## start Quoted passage
# What about rum?



## acharpe (Feb 4, 2007)

I just finished my latest bottle of Ron Zacapa Centenario 23 Anos with a Padron 3000. The rum is so smooth and has such a great chocolaty, coffee taste that complements a Padron extremely well. With it getting warmer out, I'd like to get some more rums. Anybody have a favorite rum out there that they really enjoy?


----------



## cigarsarge-cl (Mar 31, 2007)

Ron Z 23 Anos is the king of rums. Zaya is real nice also.

If you like Mojitos you have to try 10 Cane. It is my favorite light rum.


----------



## SingleMaltScott-cl (Mar 19, 2007)

I will echo what I have read here already. Ron Z is probably the best, Zaya is awesome..both of which are best enjoyed like a cognac or single malt scotch, not really best for blending.
I do like using a golden rum in my mojitos, though...does add some depth and charachter. I'll have to try one with 10 Cane.
## end Quoted passage
## start Material
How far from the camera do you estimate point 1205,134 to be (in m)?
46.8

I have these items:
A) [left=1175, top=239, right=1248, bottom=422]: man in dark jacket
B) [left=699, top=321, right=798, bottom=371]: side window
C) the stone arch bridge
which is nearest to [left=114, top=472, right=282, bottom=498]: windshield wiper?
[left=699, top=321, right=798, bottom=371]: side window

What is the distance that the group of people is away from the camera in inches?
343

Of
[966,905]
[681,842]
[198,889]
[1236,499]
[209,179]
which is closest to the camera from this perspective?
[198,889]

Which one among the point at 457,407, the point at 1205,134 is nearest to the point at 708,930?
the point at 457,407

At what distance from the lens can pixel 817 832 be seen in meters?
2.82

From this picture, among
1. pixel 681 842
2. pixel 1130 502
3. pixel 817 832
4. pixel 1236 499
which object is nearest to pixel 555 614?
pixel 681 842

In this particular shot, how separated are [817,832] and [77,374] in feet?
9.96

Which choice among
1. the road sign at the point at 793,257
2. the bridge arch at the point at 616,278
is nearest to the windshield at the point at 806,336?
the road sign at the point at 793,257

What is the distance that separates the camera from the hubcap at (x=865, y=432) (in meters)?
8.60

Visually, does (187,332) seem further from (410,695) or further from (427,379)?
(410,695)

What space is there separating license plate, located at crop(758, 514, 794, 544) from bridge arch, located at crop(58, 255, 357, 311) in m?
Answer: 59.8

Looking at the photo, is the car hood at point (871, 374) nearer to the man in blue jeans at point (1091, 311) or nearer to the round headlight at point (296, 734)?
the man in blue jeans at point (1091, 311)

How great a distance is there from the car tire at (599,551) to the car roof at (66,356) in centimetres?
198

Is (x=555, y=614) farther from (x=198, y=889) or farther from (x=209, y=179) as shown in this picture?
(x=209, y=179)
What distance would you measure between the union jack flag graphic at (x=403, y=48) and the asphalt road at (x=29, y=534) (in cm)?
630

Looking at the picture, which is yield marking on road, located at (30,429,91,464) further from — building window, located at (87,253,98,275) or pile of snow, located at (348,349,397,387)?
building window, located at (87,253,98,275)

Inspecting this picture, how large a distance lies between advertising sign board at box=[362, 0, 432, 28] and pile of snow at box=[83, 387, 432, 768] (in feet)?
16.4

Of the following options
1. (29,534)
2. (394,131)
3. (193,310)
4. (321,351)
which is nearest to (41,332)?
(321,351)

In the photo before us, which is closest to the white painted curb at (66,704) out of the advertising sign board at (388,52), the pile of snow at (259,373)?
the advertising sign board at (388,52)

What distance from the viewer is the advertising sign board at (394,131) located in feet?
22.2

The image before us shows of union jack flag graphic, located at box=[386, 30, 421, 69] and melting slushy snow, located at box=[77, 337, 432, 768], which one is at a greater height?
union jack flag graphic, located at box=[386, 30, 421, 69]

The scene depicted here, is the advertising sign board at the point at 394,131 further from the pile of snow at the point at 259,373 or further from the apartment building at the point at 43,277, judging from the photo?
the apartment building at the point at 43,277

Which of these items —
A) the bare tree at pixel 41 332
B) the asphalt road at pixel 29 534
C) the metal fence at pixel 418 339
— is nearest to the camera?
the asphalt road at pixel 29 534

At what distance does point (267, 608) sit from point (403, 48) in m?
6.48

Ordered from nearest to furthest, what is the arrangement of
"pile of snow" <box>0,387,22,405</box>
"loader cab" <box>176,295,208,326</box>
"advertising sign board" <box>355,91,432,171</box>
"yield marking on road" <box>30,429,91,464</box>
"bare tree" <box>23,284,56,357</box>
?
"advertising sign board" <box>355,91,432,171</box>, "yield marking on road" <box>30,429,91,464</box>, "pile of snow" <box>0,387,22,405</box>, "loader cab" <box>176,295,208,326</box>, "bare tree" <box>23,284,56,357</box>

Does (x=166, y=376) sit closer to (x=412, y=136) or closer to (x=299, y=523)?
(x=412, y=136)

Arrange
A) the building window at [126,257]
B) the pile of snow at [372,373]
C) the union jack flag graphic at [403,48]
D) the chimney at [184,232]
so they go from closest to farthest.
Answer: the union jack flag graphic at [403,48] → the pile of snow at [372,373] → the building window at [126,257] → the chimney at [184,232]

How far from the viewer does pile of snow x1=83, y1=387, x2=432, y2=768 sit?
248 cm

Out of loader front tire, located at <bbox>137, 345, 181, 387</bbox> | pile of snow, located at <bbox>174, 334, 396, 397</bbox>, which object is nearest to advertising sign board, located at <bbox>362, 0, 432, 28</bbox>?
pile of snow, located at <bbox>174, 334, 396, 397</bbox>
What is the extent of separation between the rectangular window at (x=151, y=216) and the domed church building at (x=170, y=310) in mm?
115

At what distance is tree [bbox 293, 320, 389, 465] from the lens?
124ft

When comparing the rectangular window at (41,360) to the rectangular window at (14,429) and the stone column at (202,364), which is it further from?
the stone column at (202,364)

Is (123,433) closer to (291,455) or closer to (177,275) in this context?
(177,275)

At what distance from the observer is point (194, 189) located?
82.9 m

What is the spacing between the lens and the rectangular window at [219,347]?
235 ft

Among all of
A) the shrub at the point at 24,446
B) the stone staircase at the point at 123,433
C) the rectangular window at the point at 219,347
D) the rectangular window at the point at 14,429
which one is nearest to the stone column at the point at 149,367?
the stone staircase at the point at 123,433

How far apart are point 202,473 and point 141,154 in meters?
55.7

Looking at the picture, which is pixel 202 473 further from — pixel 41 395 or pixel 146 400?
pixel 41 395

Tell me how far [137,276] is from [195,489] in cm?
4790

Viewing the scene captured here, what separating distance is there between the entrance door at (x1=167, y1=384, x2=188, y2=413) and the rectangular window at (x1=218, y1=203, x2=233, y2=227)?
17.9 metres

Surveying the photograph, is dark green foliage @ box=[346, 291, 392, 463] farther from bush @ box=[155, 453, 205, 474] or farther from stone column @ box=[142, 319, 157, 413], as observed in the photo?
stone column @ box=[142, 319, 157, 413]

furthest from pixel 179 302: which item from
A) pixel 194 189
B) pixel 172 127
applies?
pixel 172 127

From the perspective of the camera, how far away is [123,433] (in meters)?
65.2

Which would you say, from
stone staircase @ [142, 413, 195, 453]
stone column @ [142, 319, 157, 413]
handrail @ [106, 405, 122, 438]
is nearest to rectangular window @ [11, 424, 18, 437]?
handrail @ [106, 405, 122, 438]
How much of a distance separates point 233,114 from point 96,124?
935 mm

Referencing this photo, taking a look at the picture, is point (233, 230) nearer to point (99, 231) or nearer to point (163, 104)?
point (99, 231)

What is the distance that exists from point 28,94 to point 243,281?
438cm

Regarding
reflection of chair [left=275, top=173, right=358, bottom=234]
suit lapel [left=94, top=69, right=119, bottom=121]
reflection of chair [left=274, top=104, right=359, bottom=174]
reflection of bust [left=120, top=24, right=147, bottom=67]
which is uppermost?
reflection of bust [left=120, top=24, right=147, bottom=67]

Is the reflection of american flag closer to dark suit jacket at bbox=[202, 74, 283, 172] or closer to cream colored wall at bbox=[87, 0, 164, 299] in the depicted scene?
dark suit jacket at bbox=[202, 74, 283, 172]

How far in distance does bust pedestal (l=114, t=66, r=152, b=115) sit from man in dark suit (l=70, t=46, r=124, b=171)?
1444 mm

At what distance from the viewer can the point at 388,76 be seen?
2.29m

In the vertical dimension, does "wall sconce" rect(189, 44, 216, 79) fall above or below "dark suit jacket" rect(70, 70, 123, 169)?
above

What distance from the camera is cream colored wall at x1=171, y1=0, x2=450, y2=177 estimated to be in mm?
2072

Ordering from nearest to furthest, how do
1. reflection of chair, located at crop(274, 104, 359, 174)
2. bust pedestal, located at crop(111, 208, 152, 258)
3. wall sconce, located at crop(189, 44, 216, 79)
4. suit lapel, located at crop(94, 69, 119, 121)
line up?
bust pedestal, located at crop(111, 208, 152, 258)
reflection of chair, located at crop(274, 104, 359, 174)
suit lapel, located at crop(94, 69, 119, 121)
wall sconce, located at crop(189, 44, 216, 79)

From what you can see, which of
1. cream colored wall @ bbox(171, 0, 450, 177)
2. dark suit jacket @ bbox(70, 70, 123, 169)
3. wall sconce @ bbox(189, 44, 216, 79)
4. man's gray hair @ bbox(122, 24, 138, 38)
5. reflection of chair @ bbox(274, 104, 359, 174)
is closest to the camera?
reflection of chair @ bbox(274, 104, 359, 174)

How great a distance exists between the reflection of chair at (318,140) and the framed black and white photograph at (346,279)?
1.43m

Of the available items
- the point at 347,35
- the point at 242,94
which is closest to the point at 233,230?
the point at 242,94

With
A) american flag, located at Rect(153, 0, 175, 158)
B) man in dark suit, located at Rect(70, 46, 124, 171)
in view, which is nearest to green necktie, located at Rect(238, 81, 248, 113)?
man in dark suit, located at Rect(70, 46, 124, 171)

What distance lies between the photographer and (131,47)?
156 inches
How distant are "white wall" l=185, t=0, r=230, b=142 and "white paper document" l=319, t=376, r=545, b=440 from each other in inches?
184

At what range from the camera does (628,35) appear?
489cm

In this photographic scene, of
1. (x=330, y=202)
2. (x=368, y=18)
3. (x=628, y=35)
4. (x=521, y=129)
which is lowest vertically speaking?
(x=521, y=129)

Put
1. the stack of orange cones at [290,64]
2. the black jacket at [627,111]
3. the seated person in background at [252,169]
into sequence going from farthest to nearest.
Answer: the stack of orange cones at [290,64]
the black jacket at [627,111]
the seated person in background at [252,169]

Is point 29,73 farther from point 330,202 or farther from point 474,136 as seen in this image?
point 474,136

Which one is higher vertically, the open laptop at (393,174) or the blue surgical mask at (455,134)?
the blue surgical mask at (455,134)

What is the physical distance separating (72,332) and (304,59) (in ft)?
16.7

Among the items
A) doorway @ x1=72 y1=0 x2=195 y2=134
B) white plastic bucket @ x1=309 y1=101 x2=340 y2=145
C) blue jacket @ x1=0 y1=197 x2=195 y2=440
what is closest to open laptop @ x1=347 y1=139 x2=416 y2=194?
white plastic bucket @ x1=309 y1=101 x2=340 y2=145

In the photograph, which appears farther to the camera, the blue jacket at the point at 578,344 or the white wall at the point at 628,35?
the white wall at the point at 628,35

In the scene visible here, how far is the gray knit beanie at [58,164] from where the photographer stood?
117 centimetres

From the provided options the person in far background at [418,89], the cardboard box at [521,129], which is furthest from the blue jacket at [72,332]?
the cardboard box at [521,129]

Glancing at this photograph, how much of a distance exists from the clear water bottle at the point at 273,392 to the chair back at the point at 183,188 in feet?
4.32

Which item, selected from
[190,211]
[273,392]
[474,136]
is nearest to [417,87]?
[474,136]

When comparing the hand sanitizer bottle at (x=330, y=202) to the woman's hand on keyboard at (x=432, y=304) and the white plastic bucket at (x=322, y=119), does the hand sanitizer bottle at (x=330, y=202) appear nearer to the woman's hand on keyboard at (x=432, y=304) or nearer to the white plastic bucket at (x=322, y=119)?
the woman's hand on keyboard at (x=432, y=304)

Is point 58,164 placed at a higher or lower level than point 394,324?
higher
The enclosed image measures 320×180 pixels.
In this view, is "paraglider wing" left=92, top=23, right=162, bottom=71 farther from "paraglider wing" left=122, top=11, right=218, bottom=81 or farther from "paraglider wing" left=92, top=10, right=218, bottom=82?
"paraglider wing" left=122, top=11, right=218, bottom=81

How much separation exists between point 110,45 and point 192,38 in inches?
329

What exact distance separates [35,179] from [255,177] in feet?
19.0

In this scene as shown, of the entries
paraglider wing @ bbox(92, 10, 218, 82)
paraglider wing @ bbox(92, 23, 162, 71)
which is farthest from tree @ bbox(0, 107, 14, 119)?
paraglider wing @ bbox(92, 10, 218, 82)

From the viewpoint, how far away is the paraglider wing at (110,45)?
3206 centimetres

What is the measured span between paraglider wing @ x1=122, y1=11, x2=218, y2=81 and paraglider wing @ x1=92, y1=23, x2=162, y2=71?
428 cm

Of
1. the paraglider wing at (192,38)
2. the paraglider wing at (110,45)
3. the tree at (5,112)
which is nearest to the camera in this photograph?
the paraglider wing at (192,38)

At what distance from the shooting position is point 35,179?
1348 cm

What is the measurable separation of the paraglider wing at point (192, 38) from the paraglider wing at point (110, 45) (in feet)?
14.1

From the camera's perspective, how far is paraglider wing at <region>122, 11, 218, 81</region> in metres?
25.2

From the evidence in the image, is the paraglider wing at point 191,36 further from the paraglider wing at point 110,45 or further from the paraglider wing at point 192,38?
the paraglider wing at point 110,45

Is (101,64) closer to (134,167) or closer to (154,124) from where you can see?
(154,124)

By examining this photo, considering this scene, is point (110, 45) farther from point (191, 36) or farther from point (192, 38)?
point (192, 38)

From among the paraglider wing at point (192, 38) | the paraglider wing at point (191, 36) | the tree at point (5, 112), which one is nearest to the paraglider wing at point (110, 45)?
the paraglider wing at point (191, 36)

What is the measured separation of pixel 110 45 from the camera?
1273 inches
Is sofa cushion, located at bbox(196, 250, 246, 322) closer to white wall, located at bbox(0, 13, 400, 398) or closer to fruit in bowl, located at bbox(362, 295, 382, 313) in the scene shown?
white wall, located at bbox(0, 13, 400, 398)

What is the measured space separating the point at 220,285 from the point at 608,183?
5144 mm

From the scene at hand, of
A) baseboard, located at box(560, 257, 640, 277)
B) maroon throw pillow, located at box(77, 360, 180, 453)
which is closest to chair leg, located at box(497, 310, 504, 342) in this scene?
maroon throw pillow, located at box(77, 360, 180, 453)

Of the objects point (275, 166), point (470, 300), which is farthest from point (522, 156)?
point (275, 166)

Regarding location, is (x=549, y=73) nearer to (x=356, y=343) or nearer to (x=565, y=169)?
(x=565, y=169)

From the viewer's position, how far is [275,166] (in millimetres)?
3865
## end Material
## To be done:
**a.** Reproduce the part of the rum thread that starts with "## cigarsarge-cl (Mar" and goes on through "best for blending.", word for word.
**b.** In the entries, rewrite the lines starting with the line with "Tell me how" and going on through the line with "17.9 metres", putting "front door" in place of "entrance door" and leaving everything else as it is. Give only those lines.

## Answers by task:
**a.**
## cigarsarge-cl (Mar 31, 2007)

Ron Z 23 Anos is the king of rums. Zaya is real nice also.

If you like Mojitos you have to try 10 Cane. It is my favorite light rum.


----------



## SingleMaltScott-cl (Mar 19, 2007)

I will echo what I have read here already. Ron Z is probably the best, Zaya is awesome..both of which are best enjoyed like a cognac or single malt scotch, not really best for blending.

**b.**
Tell me how far [137,276] is from [195,489] in cm?
4790

Viewing the scene captured here, what separating distance is there between the front door at (x1=167, y1=384, x2=188, y2=413) and the rectangular window at (x1=218, y1=203, x2=233, y2=227)?
17.9 metres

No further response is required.